> _Your assignment_
Would you quote every entry exactly, dropping only the pictures?

Given information Start Marker

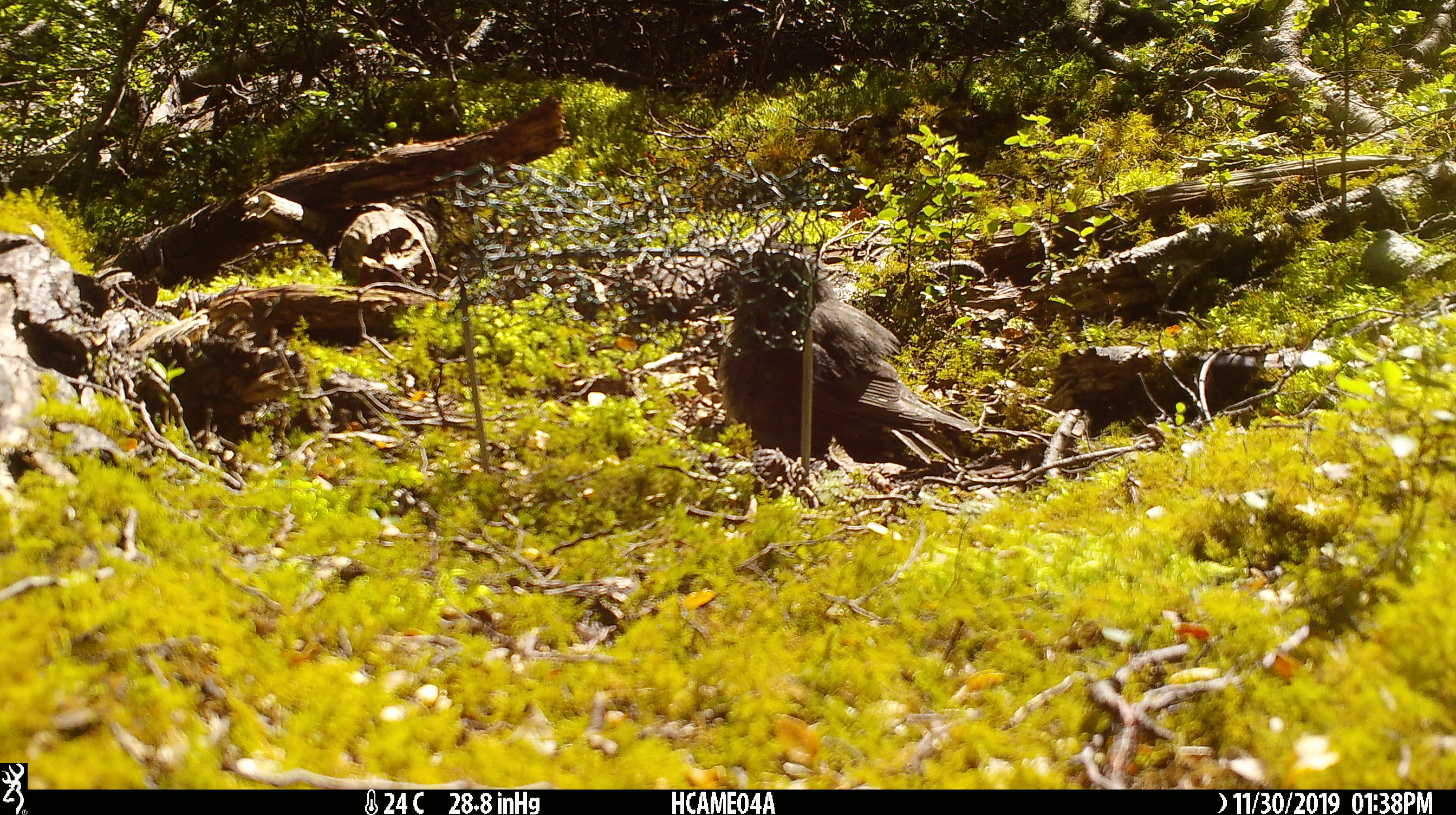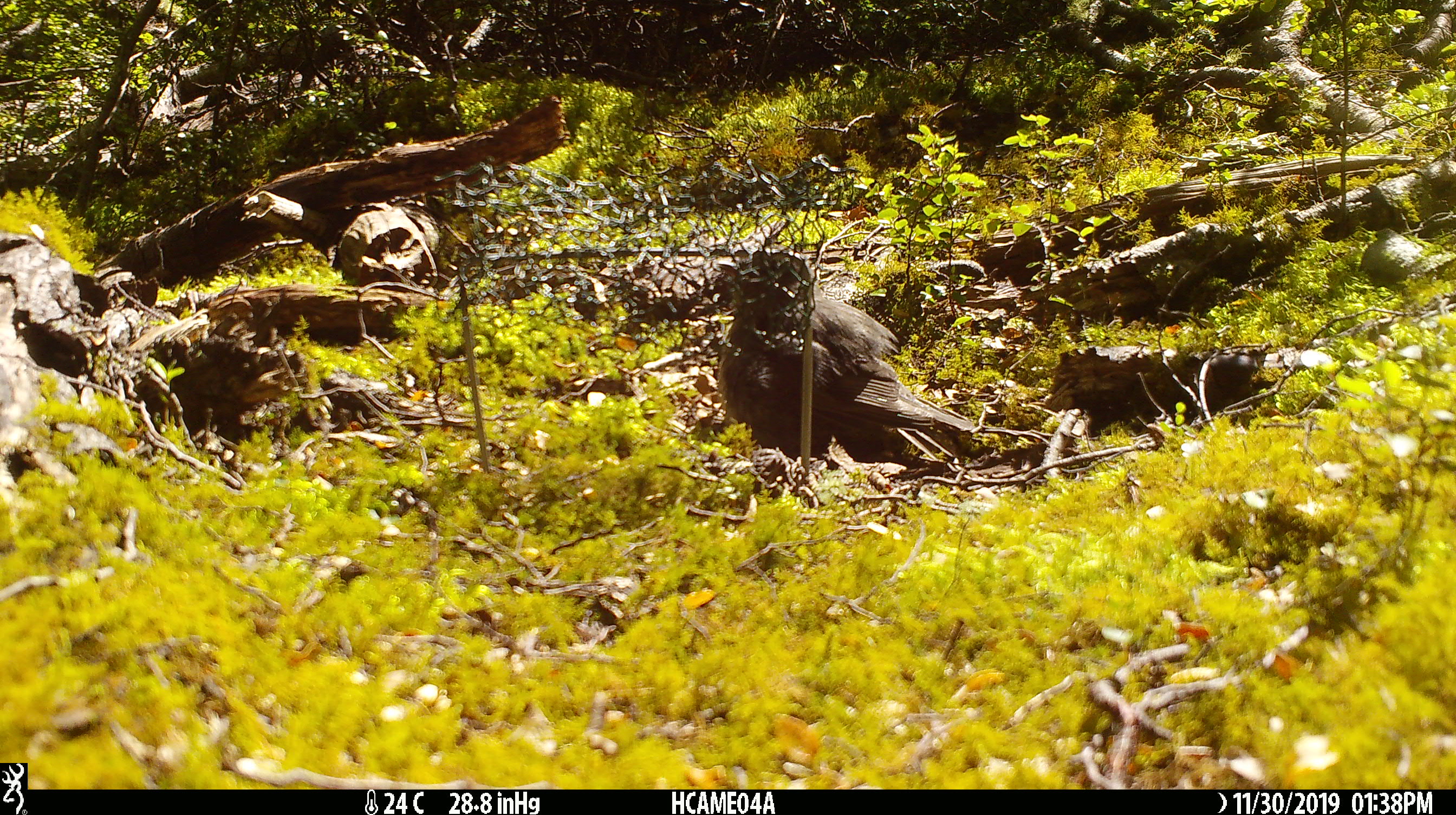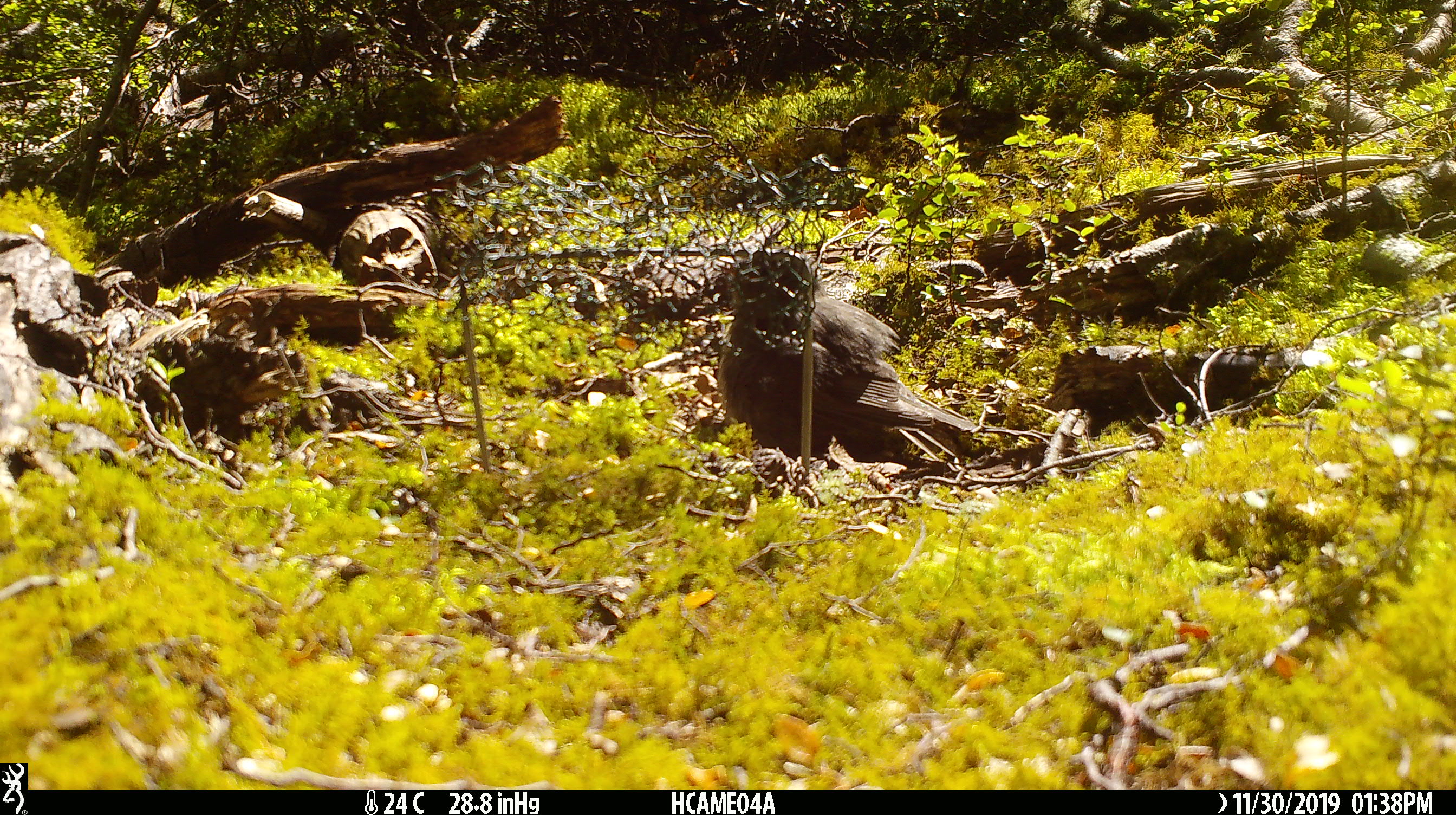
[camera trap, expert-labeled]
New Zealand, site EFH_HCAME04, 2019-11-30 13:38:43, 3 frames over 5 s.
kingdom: Animalia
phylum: Chordata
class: Aves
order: Passeriformes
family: Petroicidae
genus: Petroica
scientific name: Petroica australis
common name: new zealand robin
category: robin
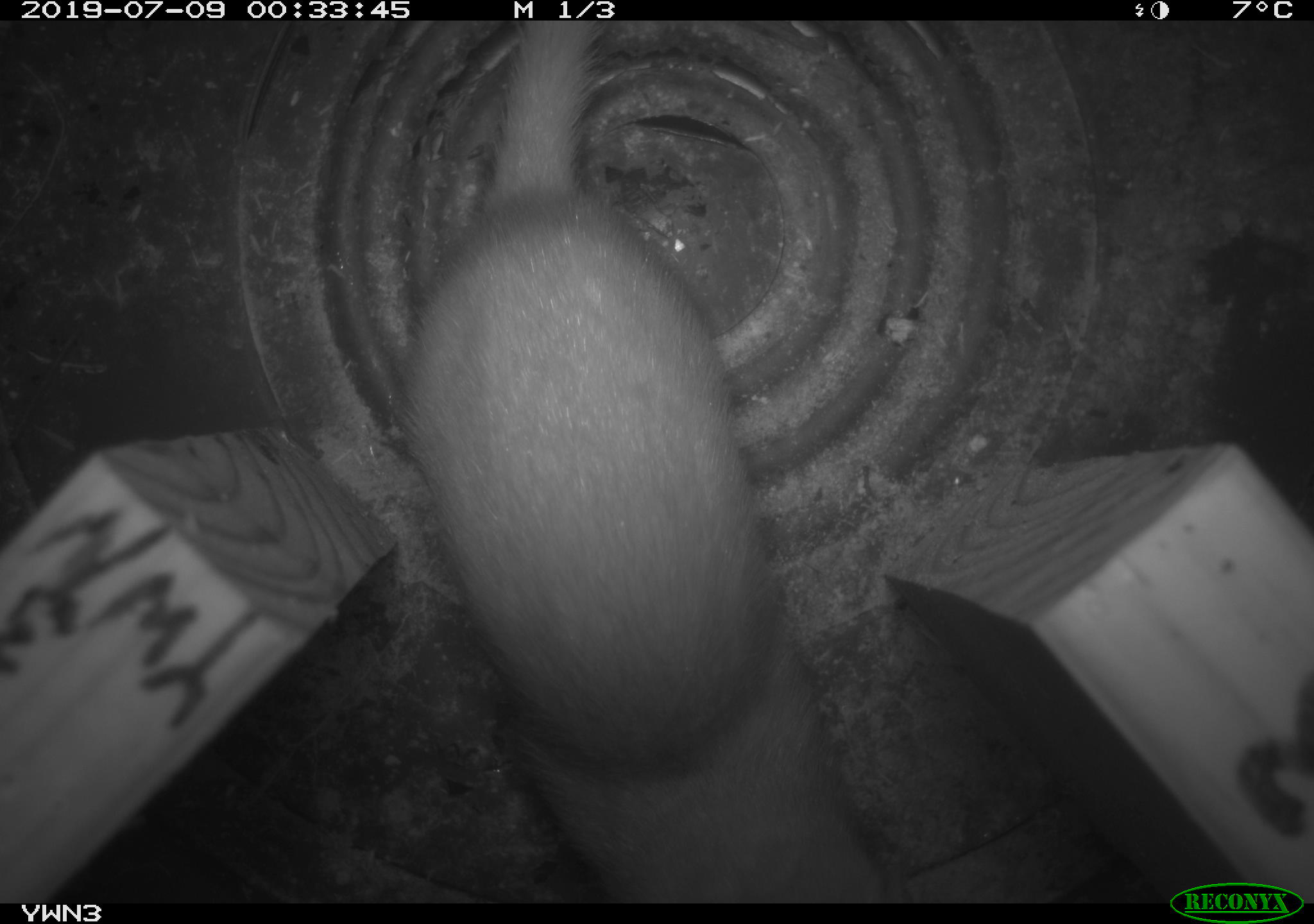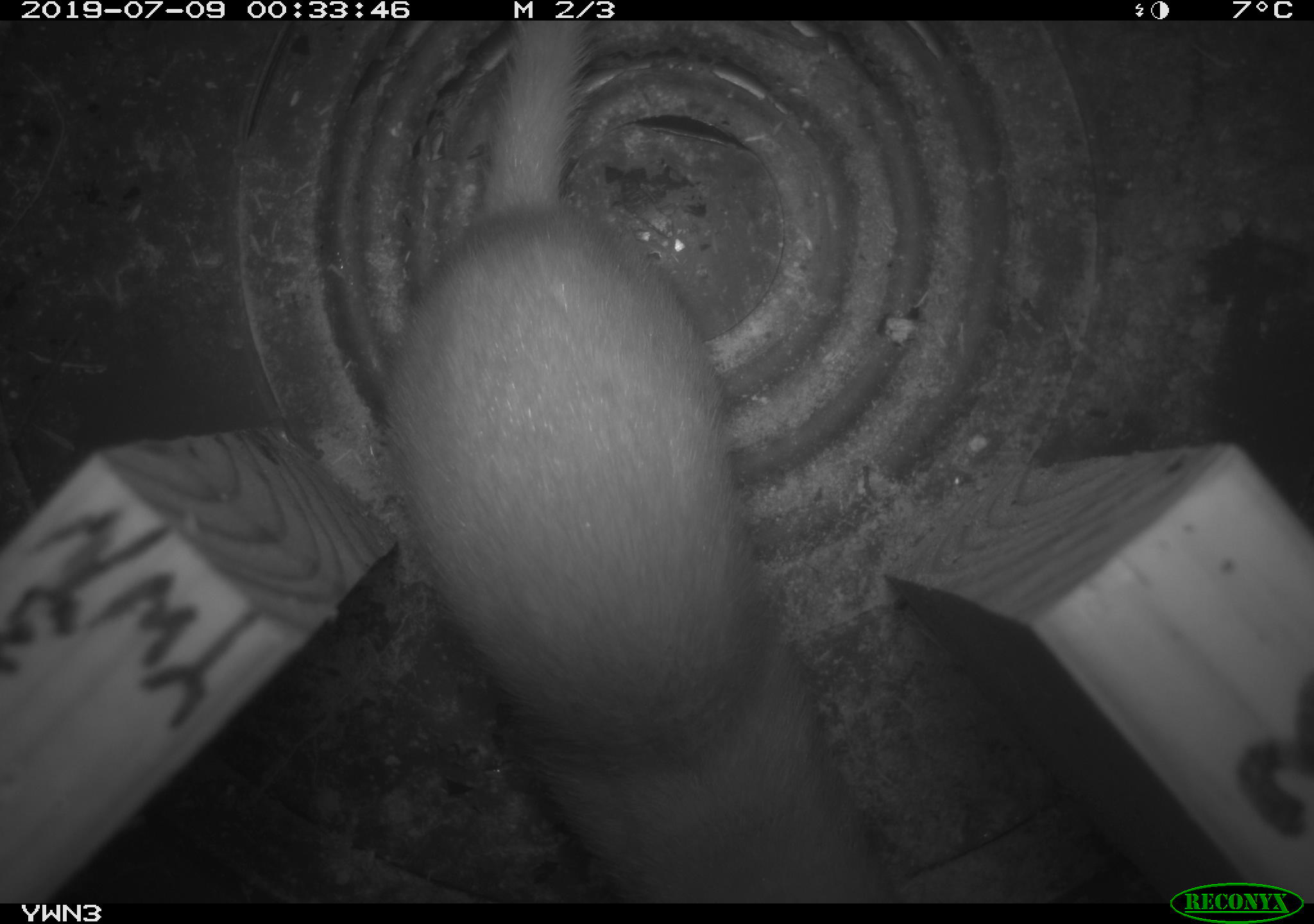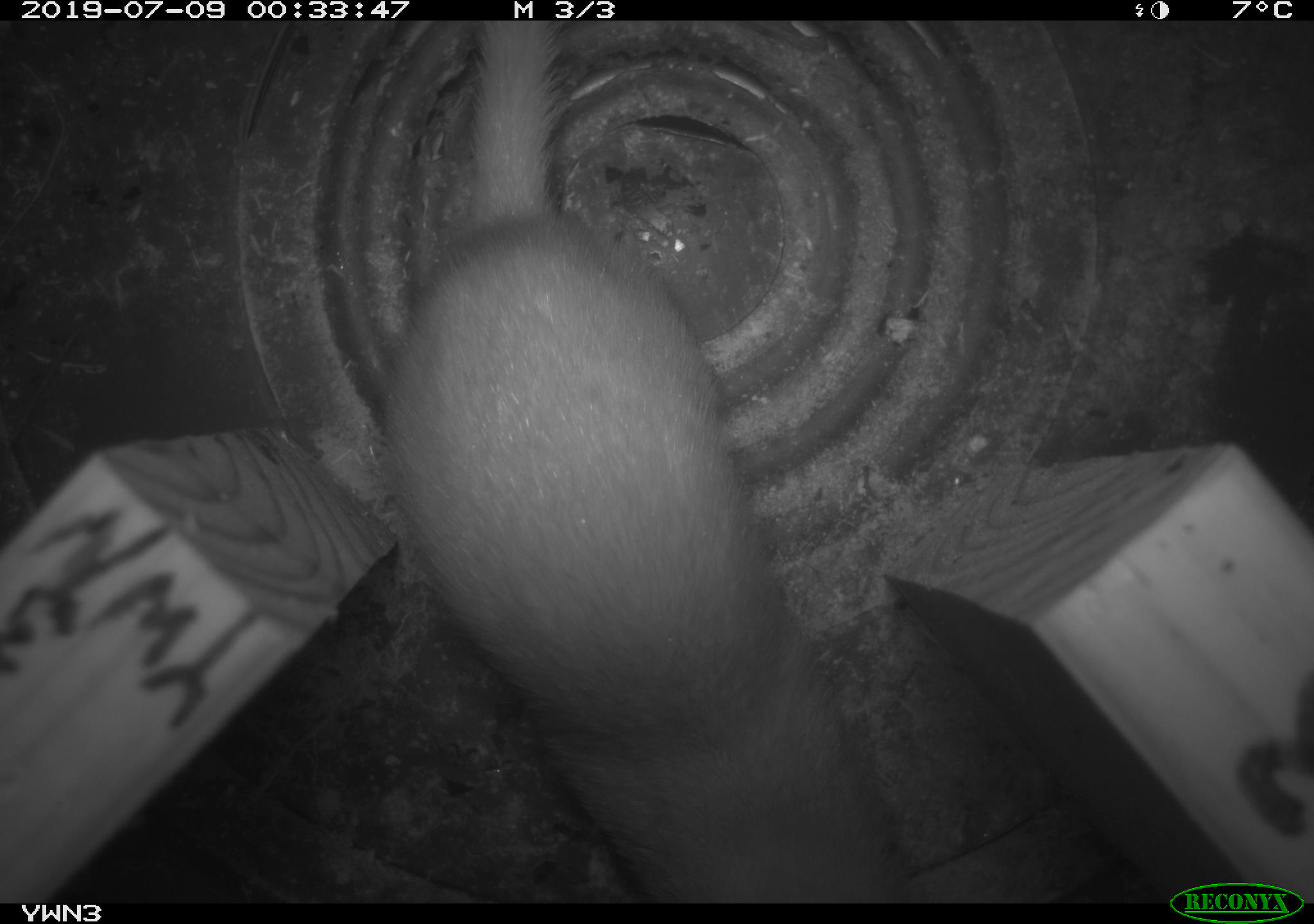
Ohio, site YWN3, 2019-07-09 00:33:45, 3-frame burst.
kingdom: Animalia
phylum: Chordata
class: Mammalia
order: Carnivora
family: Mustelidae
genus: Neogale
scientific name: Neogale frenata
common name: long-tailed weasel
Long-tailed weasel (Neogale frenata).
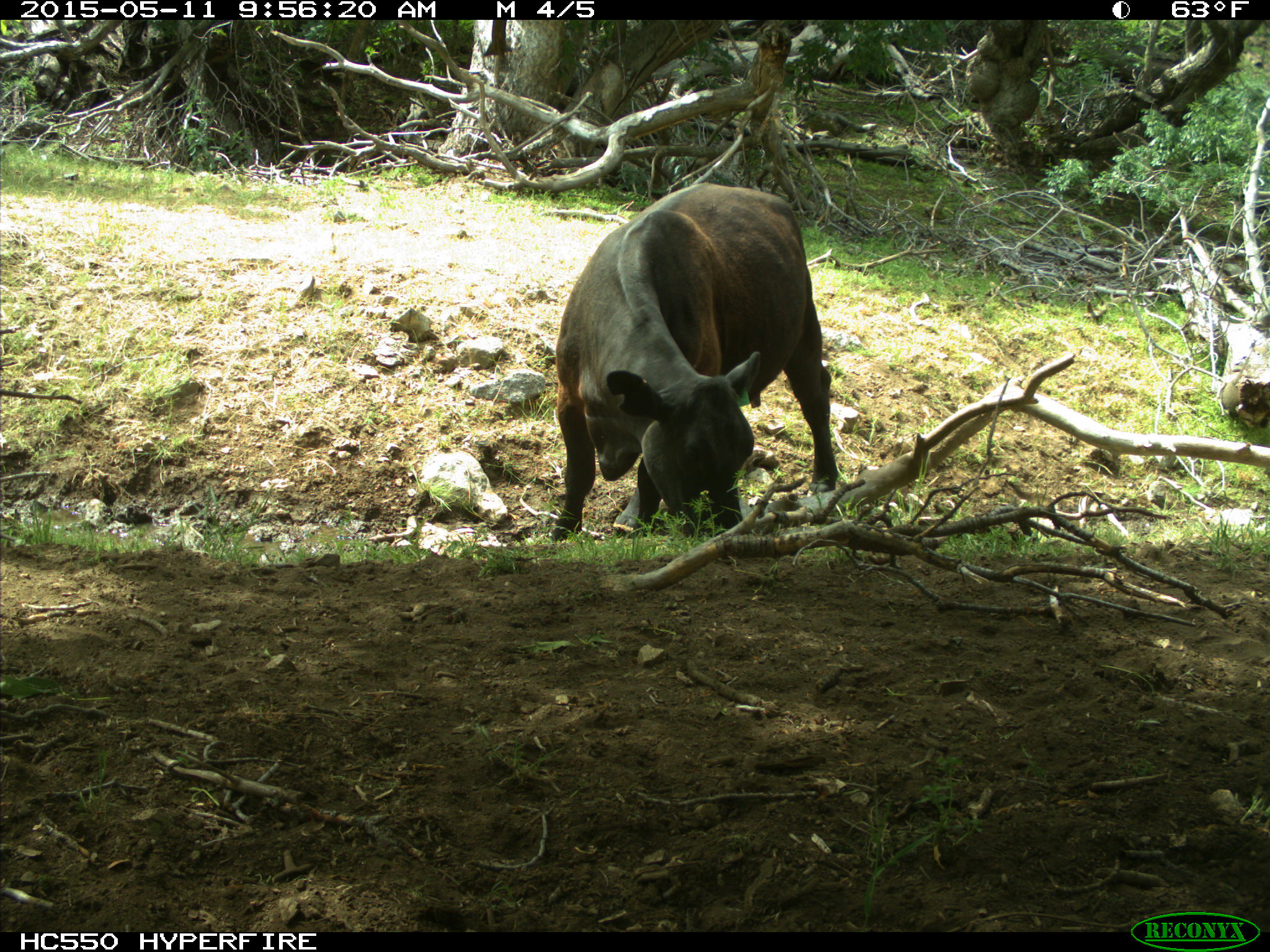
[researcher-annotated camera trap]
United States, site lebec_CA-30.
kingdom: Animalia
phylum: Chordata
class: Mammalia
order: Artiodactyla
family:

Given information End Marker

> _Solution for this problem_
[camera trap, expert-labeled]
New Zealand, site EFH_HCAME04, 2019-11-30 13:38:43, 3 frames over 5 s.
kingdom: Animalia
phylum: Chordata
class: Aves
order: Passeriformes
family: Petroicidae
genus: Petroica
scientific name: Petroica australis
common name: new zealand robin
category: robin
Ohio, site YWN3, 2019-07-09 00:33:45, 3-frame burst.
kingdom: Animalia
phylum: Chordata
class: Mammalia
order: Carnivora
family: Mustelidae
genus: Neogale
scientific name: Neogale frenata
common name: long-tailed weasel
Long-tailed weasel (Neogale frenata).
[researcher-annotated camera trap]
United States, site lebec_CA-30.
kingdom: Animalia
phylum: Chordata
class: Mammalia
order: Artiodactyla
family:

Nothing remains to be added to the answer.